▸ Information provided:
┄┄┄┄┄┄┄┄┄┄┄┄┄┄┄┄┄┄┄┄
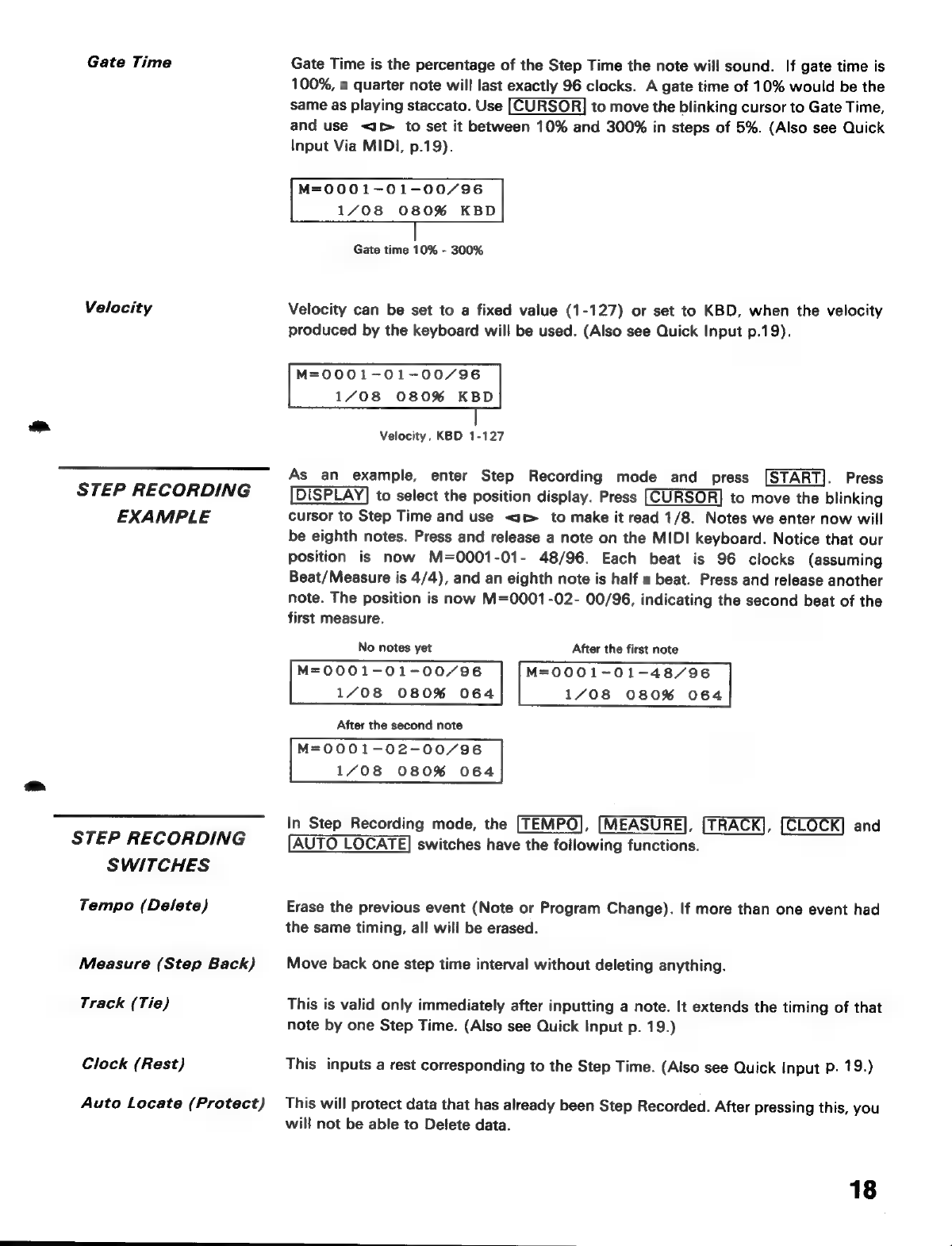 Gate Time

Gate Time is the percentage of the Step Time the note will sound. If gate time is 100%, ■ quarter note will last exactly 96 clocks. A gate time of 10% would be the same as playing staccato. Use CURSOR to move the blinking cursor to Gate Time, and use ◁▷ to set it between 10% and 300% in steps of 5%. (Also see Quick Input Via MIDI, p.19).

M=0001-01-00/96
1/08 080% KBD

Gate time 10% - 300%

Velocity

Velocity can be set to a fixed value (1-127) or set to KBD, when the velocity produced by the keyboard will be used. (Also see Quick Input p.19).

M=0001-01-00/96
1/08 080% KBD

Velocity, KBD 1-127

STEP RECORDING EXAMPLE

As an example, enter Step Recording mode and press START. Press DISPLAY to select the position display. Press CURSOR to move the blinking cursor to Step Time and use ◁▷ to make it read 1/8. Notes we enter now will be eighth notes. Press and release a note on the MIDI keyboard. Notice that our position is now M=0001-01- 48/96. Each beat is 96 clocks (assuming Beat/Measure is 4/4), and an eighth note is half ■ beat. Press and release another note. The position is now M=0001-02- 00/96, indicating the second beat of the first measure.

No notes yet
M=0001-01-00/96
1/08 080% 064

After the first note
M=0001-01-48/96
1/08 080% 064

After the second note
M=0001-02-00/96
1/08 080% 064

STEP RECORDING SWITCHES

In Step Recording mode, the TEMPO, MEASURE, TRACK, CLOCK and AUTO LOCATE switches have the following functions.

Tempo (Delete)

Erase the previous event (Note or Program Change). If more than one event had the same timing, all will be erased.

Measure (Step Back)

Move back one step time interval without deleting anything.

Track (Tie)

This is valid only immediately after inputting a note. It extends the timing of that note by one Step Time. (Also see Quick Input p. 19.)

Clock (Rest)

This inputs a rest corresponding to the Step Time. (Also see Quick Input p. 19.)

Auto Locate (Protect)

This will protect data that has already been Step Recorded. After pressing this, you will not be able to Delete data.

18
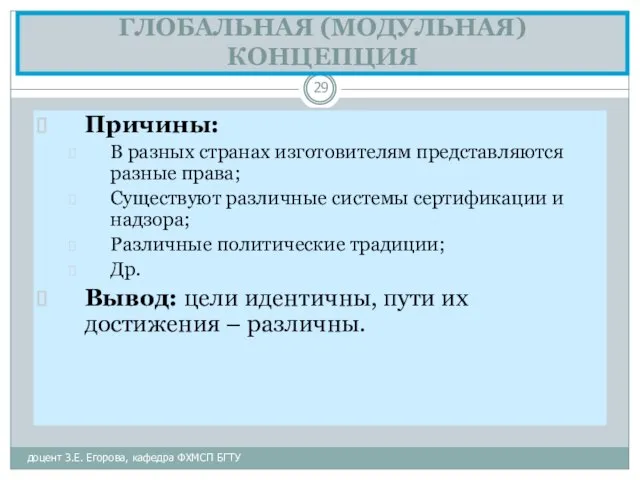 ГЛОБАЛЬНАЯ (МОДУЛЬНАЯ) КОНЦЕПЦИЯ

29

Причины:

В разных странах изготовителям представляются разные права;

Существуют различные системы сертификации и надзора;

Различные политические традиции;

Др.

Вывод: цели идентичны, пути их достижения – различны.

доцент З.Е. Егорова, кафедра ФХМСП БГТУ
┄┄┄┄┄┄┄┄┄┄┄┄┄┄┄┄┄┄┄┄
▸ Action item:
Without including any pictures, set down word for word every line from the one containing "Measure (Step Back)" through the last line of the material.

▸ Answer to this exercise:
Measure (Step Back)

Move back one step time interval without deleting anything.

Track (Tie)

This is valid only immediately after inputting a note. It extends the timing of that note by one Step Time. (Also see Quick Input p. 19.)

Clock (Rest)

This inputs a rest corresponding to the Step Time. (Also see Quick Input p. 19.)

Auto Locate (Protect)

This will protect data that has already been Step Recorded. After pressing this, you will not be able to Delete data.

18
 ГЛОБАЛЬНАЯ (МОДУЛЬНАЯ) КОНЦЕПЦИЯ

29

Причины:

В разных странах изготовителям представляются разные права;

Существуют различные системы сертификации и надзора;

Различные политические традиции;

Др.

Вывод: цели идентичны, пути их достижения – различны.

доцент З.Е. Егорова, кафедра ФХМСП БГТУ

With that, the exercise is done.